Segment Start: RECORDS FOR PROCESSING

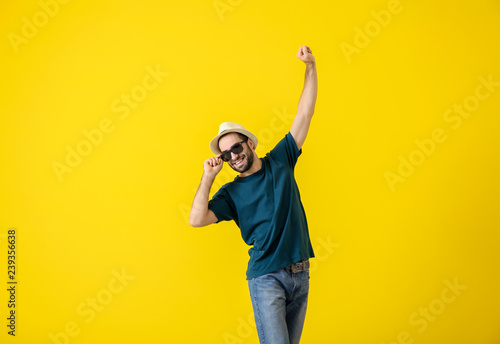Handsome young man dancing on color background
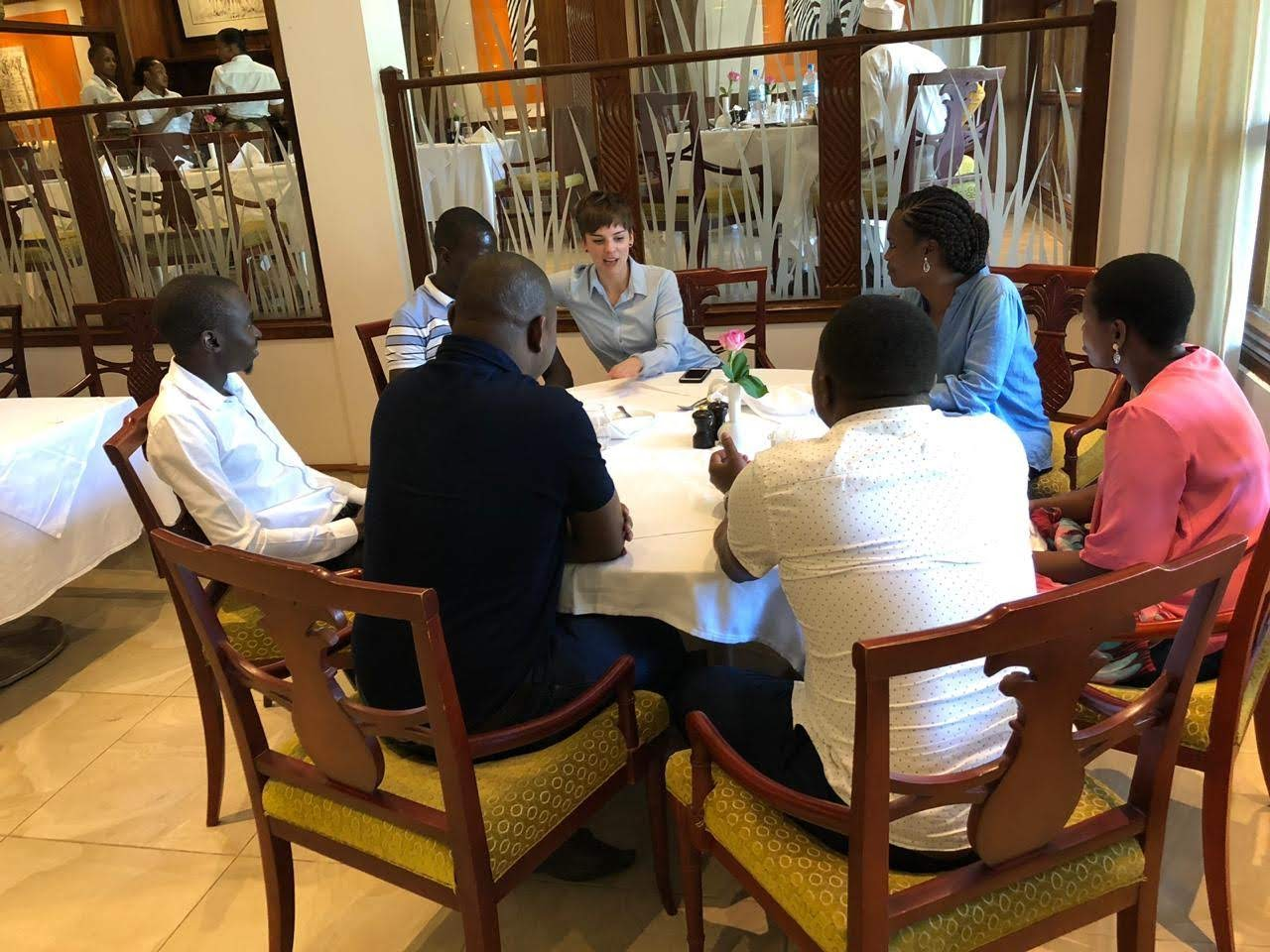 Photo of Andi Thomas meeting with people in Tanzania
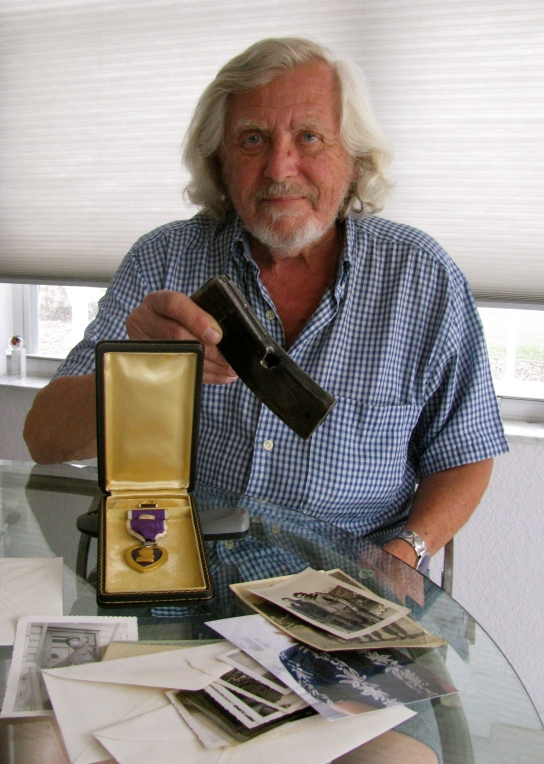Marvin Aronow is pictured with his Purple Heart medal and the clip from his .30 caliber carbine pierced by an enemy bullet during a firefight to take a hill away from the enemy during the Korean War. Sun photo by Don Moore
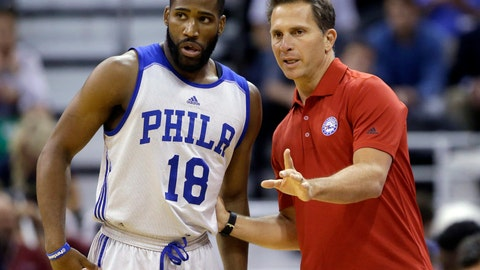 <p>               FILE - In this July 7, 2015, file photo, Philadelphia 76ers' Deonte Burton (18) speaks with his summer league coach Billy Lange during the first half of an NBA summer league basketball game in Salt Lake City. Saint Joseph's University has hired Philadelphia 76ers assistant Billy Lange as its new basketball coach, the school said Thursday, March 28, 2019.  Lange succeeds longtime coach Phil Martelli, who was fired earlier this month after three straight losing seasons. (AP Photo/Rick Bowmer, File)             </p>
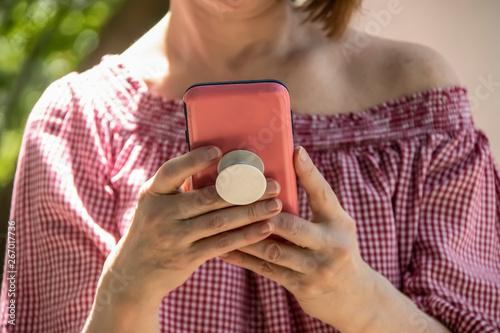 Fotografie, Obraz Close-up of woman holding and reading from a cell phone in pink case with grip h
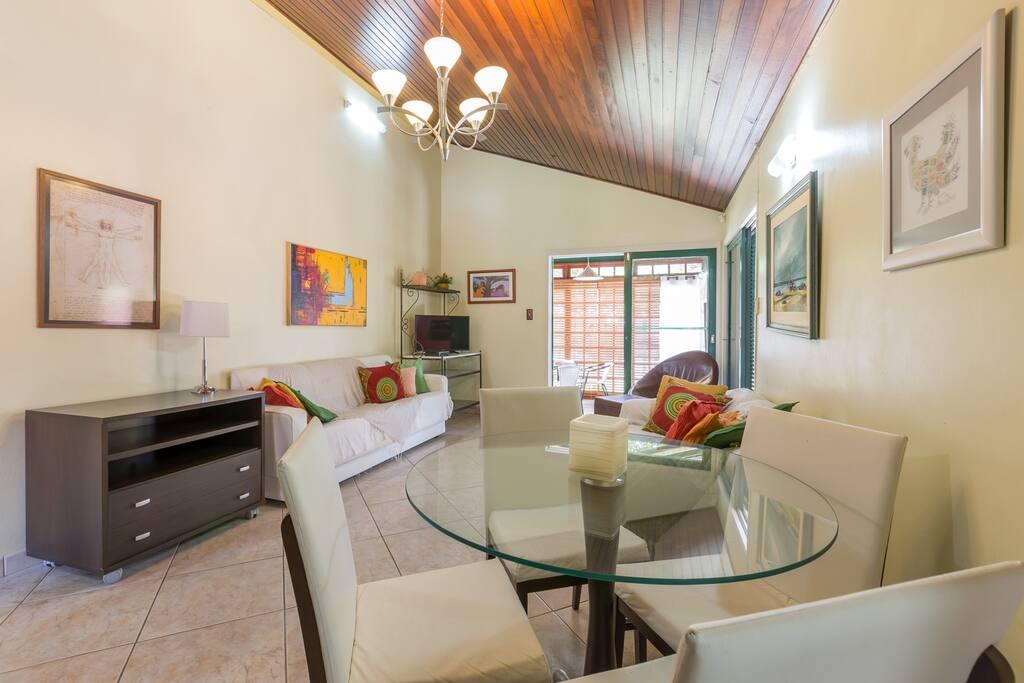Sala de estar, com mesa de jantar, TV a cabo e, ao fundo, jardim de inverno.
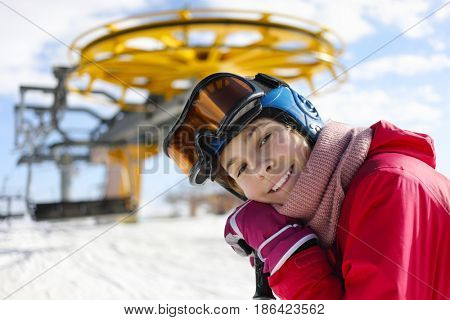 Girl with ski goggles smiles near modern funicular in ski resort at winter day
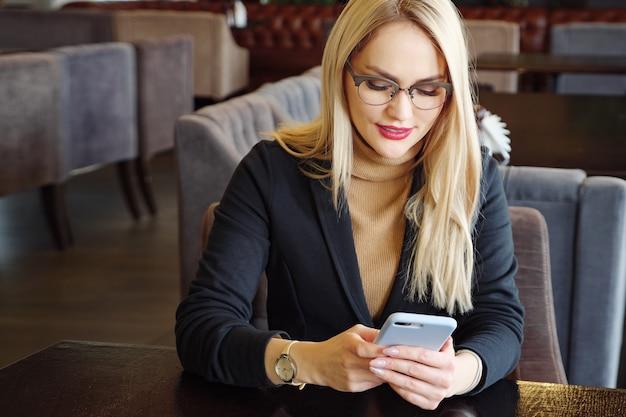 Close up donna bionda in tuta con telefono seduto a un tavolo in un bar, copia spazio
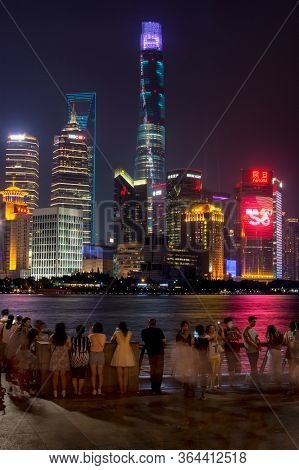 Night View Of Pudong New Area Skyscrapers In Shanghai Across Huangpu River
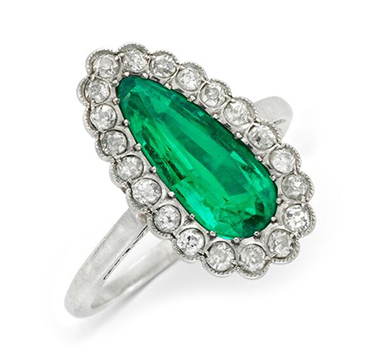 A Pear-shaped Emerald and Diamond Ring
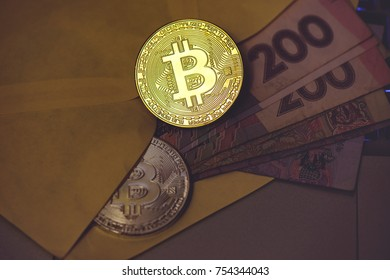 Bitcoin gold coin lies in an envelope with money. The concept of virtual crypto currency.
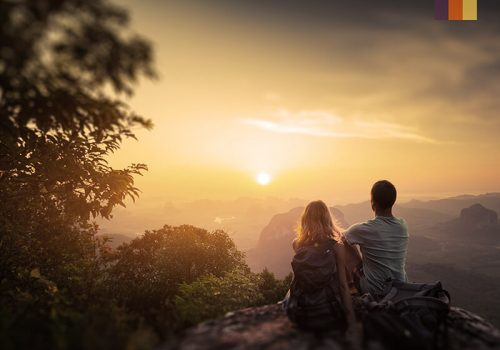 Couple looks to the sunset on a mountain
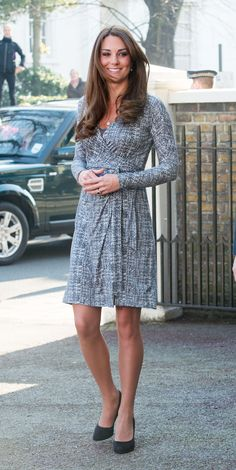 Kate Middleton returned to her royal duties when she made an official visit to Hope House in London earlier today. She wore a Max Mara wrap dress, which showed a hint of her growing baby bump. 2/19/2013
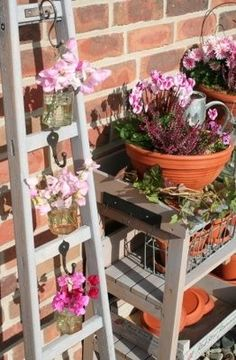 Ladder plant hanger. Cute idea to use with mason jar as the planters.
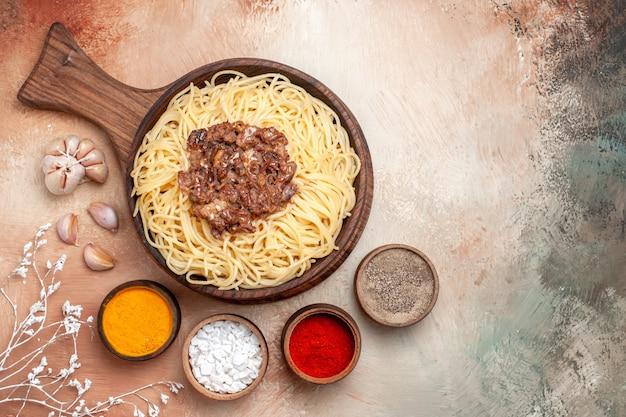 Vista superior espaguete cozido com carne moída em um prato de massa de massa de mesa de madeira tempero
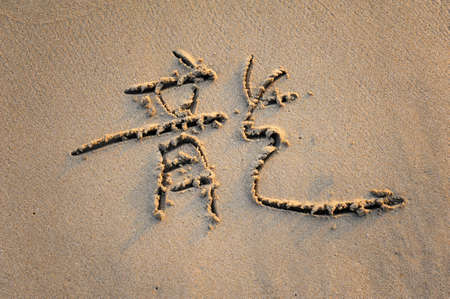 word mean dragon on tropical beach sand photo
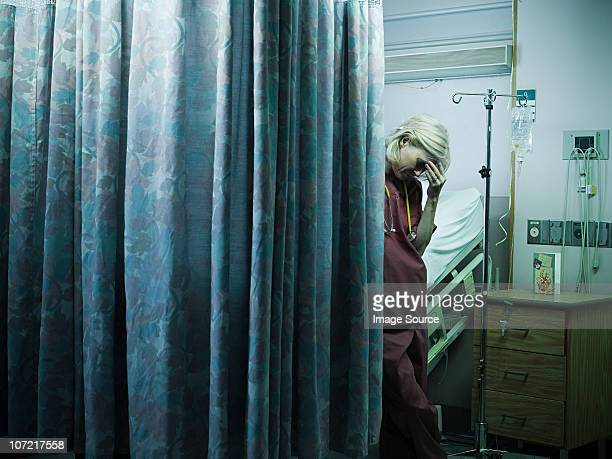mature female nurse with head in hands - death stock pictures, royalty-free photos & images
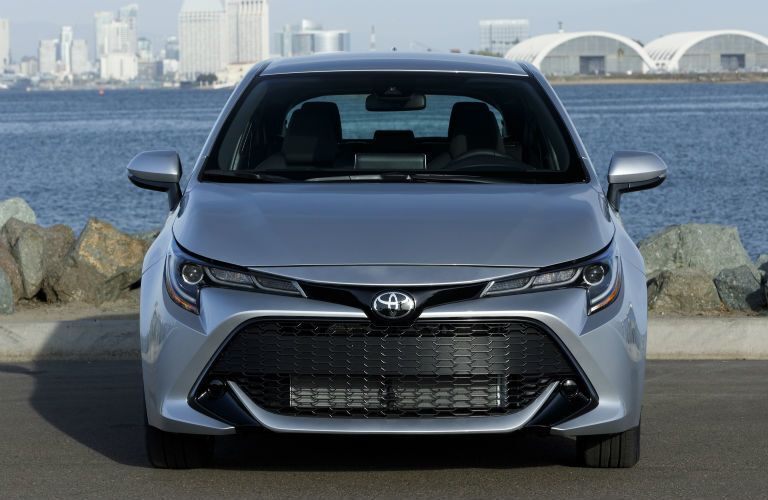 A head-on photo of the 2020 Toyota Corolla Hatchback parked by some water.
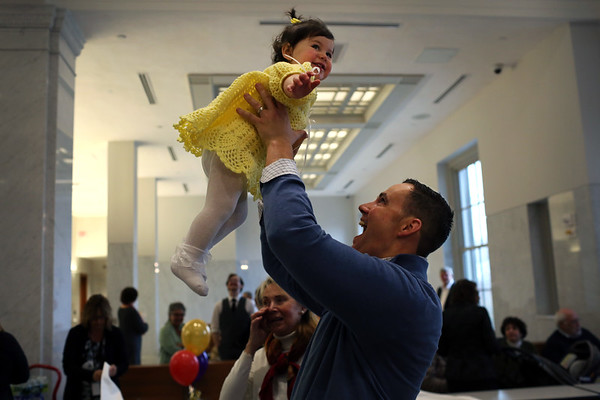 HADLEY GREEN/ Staff photo<br /> Matt Samalis of Swampscott holds his newly adopted one-year-old daughter, RoseMarie, at National Adoption Day at the Probate and Family Court in Salem. Seven families from throughout the Merrimack Valley and North Shore finalized and celebrated their adoptions at the courthouse. <br /> <br /> 11/16/2018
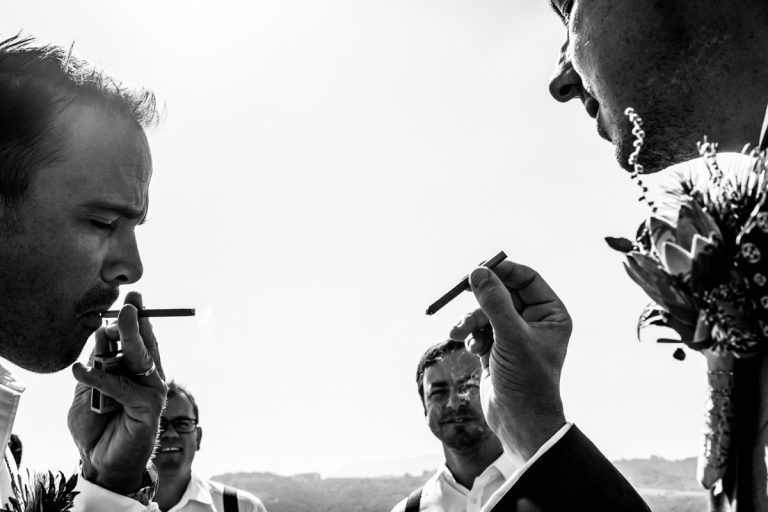 the groom shares a cigar with his groomsmen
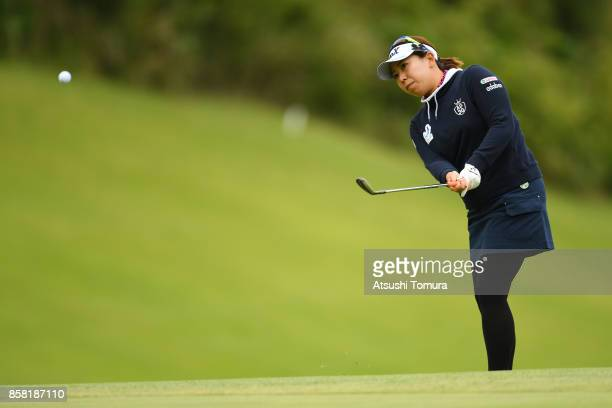 Yumiko Yoshida of Japan chips onto the 18th green during the first round of Stanley Ladies Golf Tournament at the Tomei Country Club on October 6,...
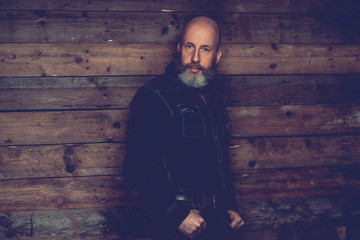 Bald Goatee Man Posing on Wooden Wall Background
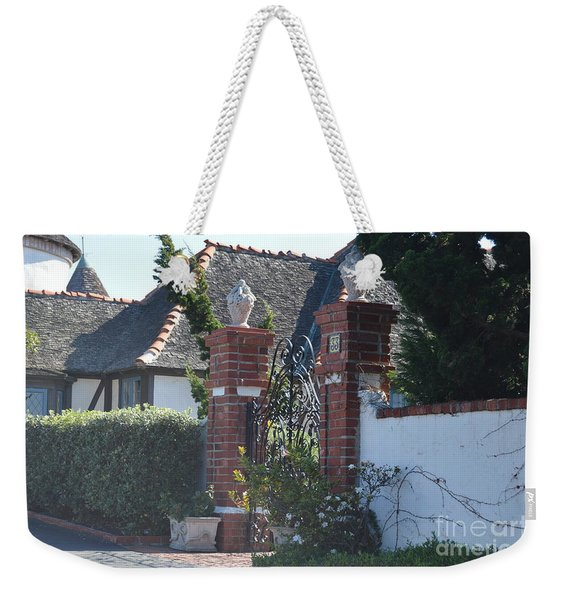 Weekender Tote Bag featuring the photograph The Gated Castle by Laurie Lundquist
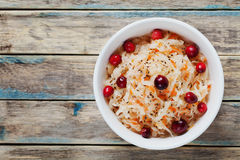 Sauerkraut or sour cabbage with cranberries in a white bowl on rustic wooden table Royalty Free Stock Photography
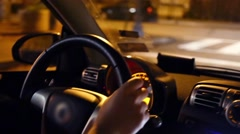 Hands of male driver in small car at night street in town Stock Footage
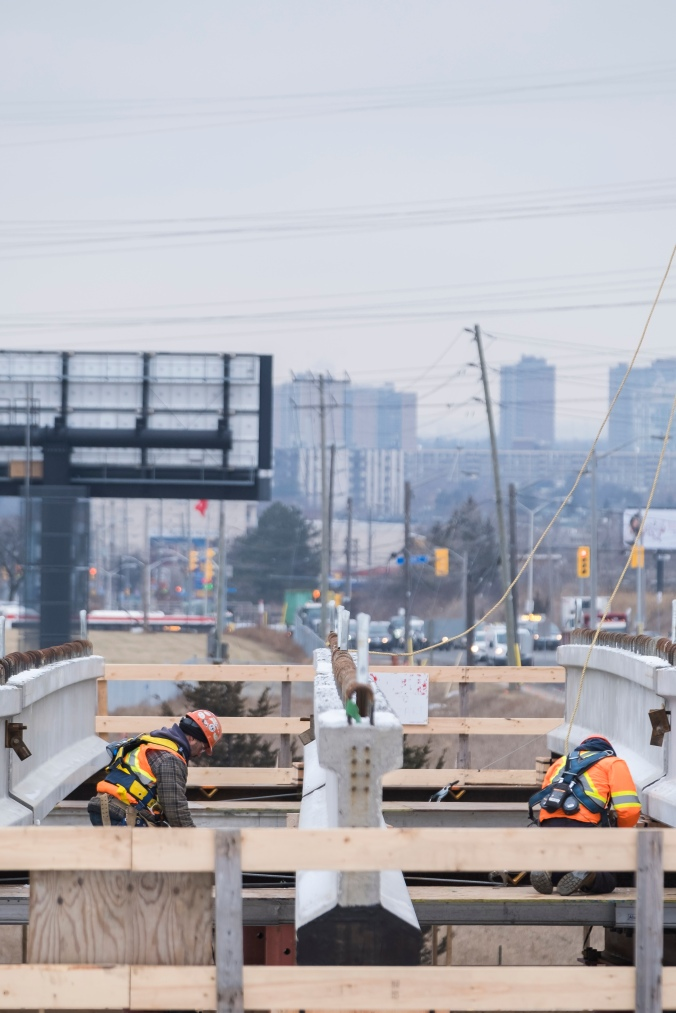 Two workmen work next to large girders on a cold day.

Segment End: RECORDS FOR PROCESSING

PROBLEM STATEMENT
Give back the records word for word, without their pictures.

EXERCISE OUTPUT
Handsome young man dancing on color background
 Photo of Andi Thomas meeting with people in Tanzania
Marvin Aronow is pictured with his Purple Heart medal and the clip from his .30 caliber carbine pierced by an enemy bullet during a firefight to take a hill away from the enemy during the Korean War. Sun photo by Don Moore
 <p>               FILE - In this July 7, 2015, file photo, Philadelphia 76ers' Deonte Burton (18) speaks with his summer league coach Billy Lange during the first half of an NBA summer league basketball game in Salt Lake City. Saint Joseph's University has hired Philadelphia 76ers assistant Billy Lange as its new basketball coach, the school said Thursday, March 28, 2019.  Lange succeeds longtime coach Phil Martelli, who was fired earlier this month after three straight losing seasons. (AP Photo/Rick Bowmer, File)             </p>
 Fotografie, Obraz Close-up of woman holding and reading from a cell phone in pink case with grip h
Sala de estar, com mesa de jantar, TV a cabo e, ao fundo, jardim de inverno.
 Girl with ski goggles smiles near modern funicular in ski resort at winter day
 Close up donna bionda in tuta con telefono seduto a un tavolo in un bar, copia spazio
 Night View Of Pudong New Area Skyscrapers In Shanghai Across Huangpu River
 A Pear-shaped Emerald and Diamond Ring
 Bitcoin gold coin lies in an envelope with money. The concept of virtual crypto currency.
 Couple looks to the sunset on a mountain
 Kate Middleton returned to her royal duties when she made an official visit to Hope House in London earlier today. She wore a Max Mara wrap dress, which showed a hint of her growing baby bump. 2/19/2013
 Ladder plant hanger. Cute idea to use with mason jar as the planters.
 Vista superior espaguete cozido com carne moída em um prato de massa de massa de mesa de madeira tempero
 word mean dragon on tropical beach sand photo
mature female nurse with head in hands - death stock pictures, royalty-free photos & images
 A head-on photo of the 2020 Toyota Corolla Hatchback parked by some water.
 HADLEY GREEN/ Staff photo<br /> Matt Samalis of Swampscott holds his newly adopted one-year-old daughter, RoseMarie, at National Adoption Day at the Probate and Family Court in Salem. Seven families from throughout the Merrimack Valley and North Shore finalized and celebrated their adoptions at the courthouse. <br /> <br /> 11/16/2018
 the groom shares a cigar with his groomsmen
 Yumiko Yoshida of Japan chips onto the 18th green during the first round of Stanley Ladies Golf Tournament at the Tomei Country Club on October 6,...
 Bald Goatee Man Posing on Wooden Wall Background
 Weekender Tote Bag featuring the photograph The Gated Castle by Laurie Lundquist
 Sauerkraut or sour cabbage with cranberries in a white bowl on rustic wooden table Royalty Free Stock Photography
 Hands of male driver in small car at night street in town Stock Footage
 Two workmen work next to large girders on a cold day.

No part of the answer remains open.